__Brief__
Rewrite the portion of the weekly notes that begins with the words "- 100 messages, using" and ends after "transcriber = aai.Transcriber()", replacing "grid" with "mosaic".

__Reading text__

Random Stuff from Week of Jan 27 2025

Gabe

30 Jan 2025 • 5 min read

Jan 27 2025

I took my video processor and worked on the next obvious optimizations:

Async transcription while extracting all the video frames
Increase the number of simultaneous requests to OpenAI for processing video frames + transcript chunks to 100 (I'm tier 3 and apparently that means my rate limit is 5k requests per minute, so this is way below the limit)
- 100 messages, using my 2x2 grid of 4 512x512 images (which are each 1 FPS), assuming each request includes 10 images (40 seconds of video + transcript), means I'm able to have it process 4000 seconds of video at a time. This is a little over 1 hour of video.

The async transcription using AssemblyAI's Python SDK looks like this:

    # Determine if there's audio in the video
    has_audio = does_video_have_audio(video_path_file)
    transcriber = aai.Transcriber()

Collected data
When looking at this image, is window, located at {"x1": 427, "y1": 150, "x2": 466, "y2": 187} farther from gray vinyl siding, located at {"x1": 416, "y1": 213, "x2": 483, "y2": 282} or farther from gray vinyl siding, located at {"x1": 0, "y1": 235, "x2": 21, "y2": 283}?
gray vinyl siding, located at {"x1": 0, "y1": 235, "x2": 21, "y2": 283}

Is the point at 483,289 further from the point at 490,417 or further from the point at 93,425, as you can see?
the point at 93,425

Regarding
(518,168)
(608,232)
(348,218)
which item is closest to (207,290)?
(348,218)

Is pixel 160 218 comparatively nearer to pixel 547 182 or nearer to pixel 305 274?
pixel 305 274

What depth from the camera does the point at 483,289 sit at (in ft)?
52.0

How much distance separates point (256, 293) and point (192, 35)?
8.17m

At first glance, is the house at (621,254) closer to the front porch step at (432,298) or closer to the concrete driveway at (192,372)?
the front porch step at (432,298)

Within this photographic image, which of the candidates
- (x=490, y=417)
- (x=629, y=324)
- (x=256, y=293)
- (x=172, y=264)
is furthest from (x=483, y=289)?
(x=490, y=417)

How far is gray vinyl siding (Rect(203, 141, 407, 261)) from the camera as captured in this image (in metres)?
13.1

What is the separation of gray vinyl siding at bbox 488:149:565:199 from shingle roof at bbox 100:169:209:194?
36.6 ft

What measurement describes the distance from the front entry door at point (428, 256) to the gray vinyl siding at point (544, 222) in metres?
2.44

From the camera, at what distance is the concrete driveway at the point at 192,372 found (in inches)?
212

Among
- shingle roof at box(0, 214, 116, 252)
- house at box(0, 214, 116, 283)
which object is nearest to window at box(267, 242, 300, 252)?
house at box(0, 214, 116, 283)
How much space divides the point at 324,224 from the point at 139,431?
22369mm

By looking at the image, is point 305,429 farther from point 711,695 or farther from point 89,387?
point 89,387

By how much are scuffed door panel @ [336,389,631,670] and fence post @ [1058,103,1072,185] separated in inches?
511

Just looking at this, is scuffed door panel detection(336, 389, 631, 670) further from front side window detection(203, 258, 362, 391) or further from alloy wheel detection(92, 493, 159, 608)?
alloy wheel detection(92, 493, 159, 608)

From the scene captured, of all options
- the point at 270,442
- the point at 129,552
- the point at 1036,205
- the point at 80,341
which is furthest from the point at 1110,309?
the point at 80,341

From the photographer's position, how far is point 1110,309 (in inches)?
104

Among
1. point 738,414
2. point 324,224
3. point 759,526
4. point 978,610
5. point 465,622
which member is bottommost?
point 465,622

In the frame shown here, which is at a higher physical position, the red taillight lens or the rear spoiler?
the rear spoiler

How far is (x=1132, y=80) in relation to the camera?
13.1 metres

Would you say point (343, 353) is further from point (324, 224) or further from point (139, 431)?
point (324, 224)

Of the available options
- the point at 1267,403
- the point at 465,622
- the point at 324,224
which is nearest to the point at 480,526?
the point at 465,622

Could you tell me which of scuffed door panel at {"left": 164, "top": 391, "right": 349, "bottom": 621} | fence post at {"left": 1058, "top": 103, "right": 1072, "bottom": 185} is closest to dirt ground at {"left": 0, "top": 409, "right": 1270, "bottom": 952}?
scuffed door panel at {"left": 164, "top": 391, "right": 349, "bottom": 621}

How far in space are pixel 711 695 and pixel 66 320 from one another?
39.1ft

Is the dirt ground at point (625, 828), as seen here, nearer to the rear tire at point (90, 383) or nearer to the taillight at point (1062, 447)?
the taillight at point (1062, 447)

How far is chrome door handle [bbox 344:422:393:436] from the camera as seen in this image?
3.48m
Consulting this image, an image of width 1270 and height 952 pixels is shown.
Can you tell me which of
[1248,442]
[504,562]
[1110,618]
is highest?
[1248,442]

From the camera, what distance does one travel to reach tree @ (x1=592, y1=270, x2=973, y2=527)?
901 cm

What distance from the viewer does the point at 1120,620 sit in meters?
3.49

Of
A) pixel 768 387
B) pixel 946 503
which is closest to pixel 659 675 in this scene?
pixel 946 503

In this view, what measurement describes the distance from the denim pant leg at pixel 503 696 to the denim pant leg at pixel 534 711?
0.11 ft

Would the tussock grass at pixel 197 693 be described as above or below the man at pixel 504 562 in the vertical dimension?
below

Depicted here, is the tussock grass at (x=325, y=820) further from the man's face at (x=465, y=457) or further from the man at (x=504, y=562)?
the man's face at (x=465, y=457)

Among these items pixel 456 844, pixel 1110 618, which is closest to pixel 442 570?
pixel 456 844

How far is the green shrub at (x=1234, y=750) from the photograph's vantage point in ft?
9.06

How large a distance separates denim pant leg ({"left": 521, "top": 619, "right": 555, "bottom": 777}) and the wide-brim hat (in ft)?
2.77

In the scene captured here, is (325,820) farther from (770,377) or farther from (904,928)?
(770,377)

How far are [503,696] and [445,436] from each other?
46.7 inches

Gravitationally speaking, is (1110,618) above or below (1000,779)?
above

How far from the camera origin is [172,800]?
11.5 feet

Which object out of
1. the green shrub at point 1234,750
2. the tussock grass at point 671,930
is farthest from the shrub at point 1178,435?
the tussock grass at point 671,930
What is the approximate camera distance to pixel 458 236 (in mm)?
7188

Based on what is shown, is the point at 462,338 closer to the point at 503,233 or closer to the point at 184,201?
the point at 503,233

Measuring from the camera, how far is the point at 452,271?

__Final answer__
- 100 messages, using my 2x2 mosaic of 4 512x512 images (which are each 1 FPS), assuming each request includes 10 images (40 seconds of video + transcript), means I'm able to have it process 4000 seconds of video at a time. This is a little over 1 hour of video.

The async transcription using AssemblyAI's Python SDK looks like this:

    # Determine if there's audio in the video
    has_audio = does_video_have_audio(video_path_file)
    transcriber = aai.Transcriber()